Environment groups welcome the merger with the energy portfolio but some warn the former resource minister might not be the right man for the job.
Environment groups are optimistic merging the federal energy and environment portfolios could transition Australia away from dirty power to renewables.
But some are warning appointing a minister formerly in charge of the mining sector could be a disaster for the nation's environment.
Prime Minister Malcolm Turnbull revealed on Monday former resources minister Josh Frydenberg would take on an expanded energy and environment portfolio as part of a post-election reshuffle.
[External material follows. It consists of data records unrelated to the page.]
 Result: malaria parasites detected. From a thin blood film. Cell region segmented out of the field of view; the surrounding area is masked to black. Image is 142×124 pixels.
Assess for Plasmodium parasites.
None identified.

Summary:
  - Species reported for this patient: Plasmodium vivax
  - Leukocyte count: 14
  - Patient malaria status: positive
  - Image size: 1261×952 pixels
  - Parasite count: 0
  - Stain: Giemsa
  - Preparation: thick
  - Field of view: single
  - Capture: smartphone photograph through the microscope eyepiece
Mr Frydenberg picks up environment from Greg Hunt, who has overseen the portfolio for almost a decade and will now focus on boosting innovation, science and Australian industry.
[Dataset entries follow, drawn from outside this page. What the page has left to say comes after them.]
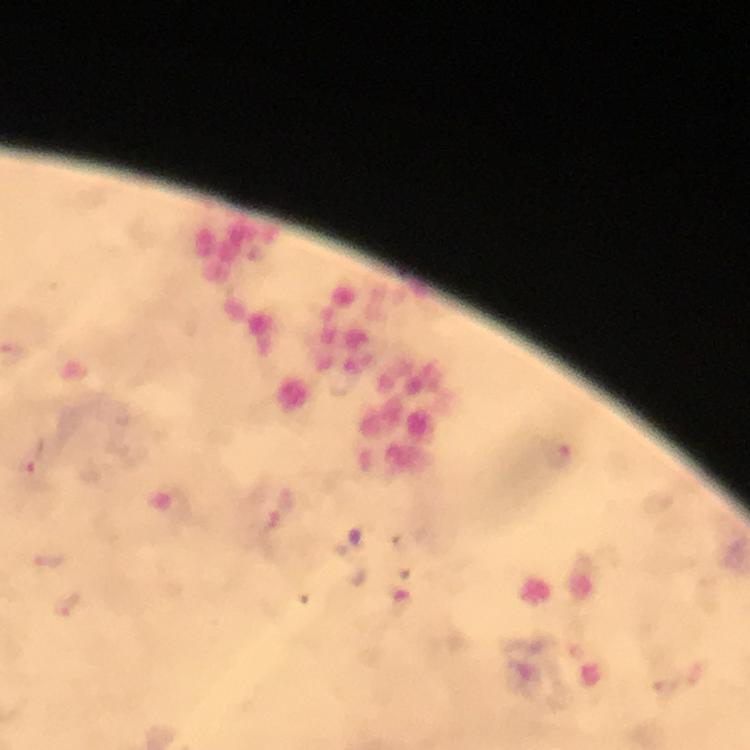

Approximate centers as [x, y] in pixels. Plasmodium parasite locations: [561, 453], [34, 457], [282, 511]. A crop from one field of view. Thick blood film. Photographed through the microscope with a smartphone camera. From a malaria diagnostic workup. Image is 750×750 pixels. Immersion oil applied. 100x magnification. Giemsa stain.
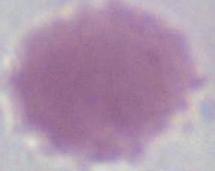
1000x magnification. An erythrocyte is seen. Photomicrograph.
Describe the morphology of the erythrocytes.
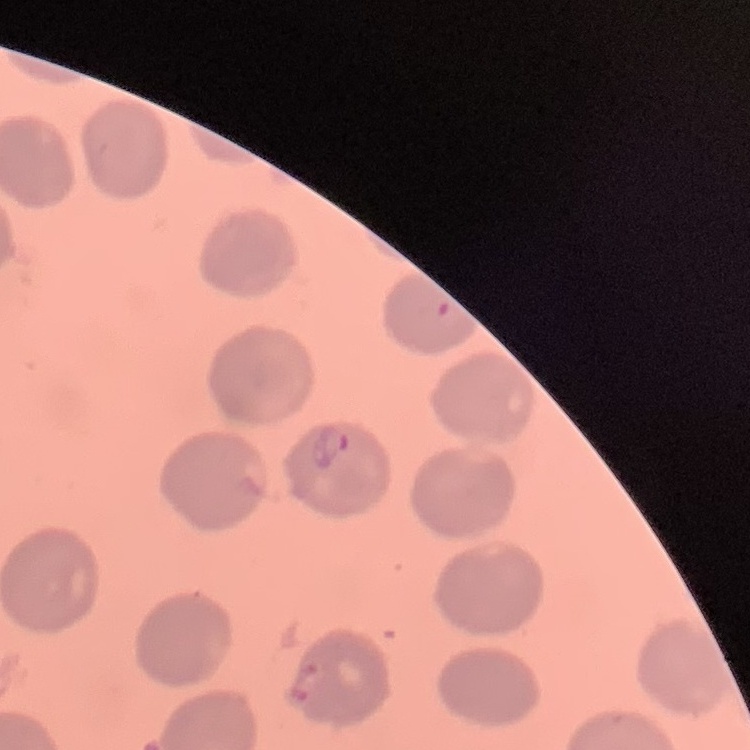

No rouleaux formation.

Summary:
  - Preparation: thin blood smear
  - Image type: square crop of a larger photomicrograph
  - Stain: Field's or Giemsa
The Climate Institute is one of several environment groups which had pushed for the portfolio merger.
Chief executive John Connor said the two areas were "critically interrelated" and their coupling would require Mr Frydenberg to face up to the impact of one on the other.
"What we've seen in the past has been a hodgepodge of policies that has actually impacted investment," he told AAP on Monday.
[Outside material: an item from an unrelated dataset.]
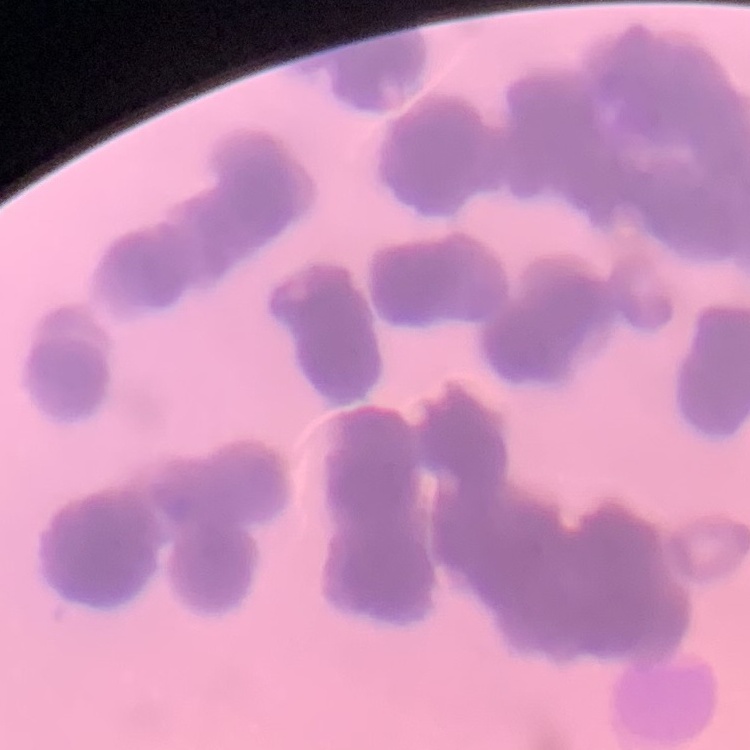

erythrocyte morphology = rouleaux formation
image type = one tile cut from a larger photomicrograph
preparation = thin blood smear
stain = Field's or Giemsa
It's a move also welcomed by the clean energy sector, which believes the merge "makes a lot of sense".
Clean Energy Council chief executive Kane Thornton reckons energy must be front and centre of Australia's efforts to deliver on international climate change commitments.
"It's a smart move," he told AAP.
"Obviously there's plenty of challenges in the two portfolios but there's a lot of interaction between them."
The Australian Conservation Foundation is hopeful the move could signal a change in policy direction, but warns Mr Frydenberg must throw his energy into renewables.
"If this government fails to lead on climate change this country is in very big trouble," chief executive Kelly O'Shannassy told AAP.
"There's not a real choice on transitioning to clean energy, it's going to happen, it is happening."
But some are concerned handing the environment portfolio to someone who has recently been focused on the nation's resources, like coal, could "bury the nation's environmental hopes".
Former Greens leader Bob Brown accused Mr Frydenberg of "whingeing" about environmental campaigns against him in his seat of Kooyong.
"In an age when new coal mines are criminal, the syndicates will be glad Mr Frydenberg has been appointed chief judge on this issue so vital to climate change and the planet's biosphere," he said.
And some resource groups are pleased.
Queensland Resources hailed the appointment a win, while the Australian Mines and Metal Association praised Mr Frydenberg's understanding of the need for a "diverse energy mix".
The Australian Pipelines and Gas Association reckons his new role will provide continuity for the energy and gas sector.
But environment and clean energy groups don't seem concerned by Mr Frydenberg's former job, saying they look forward to working with the minister to develop policies.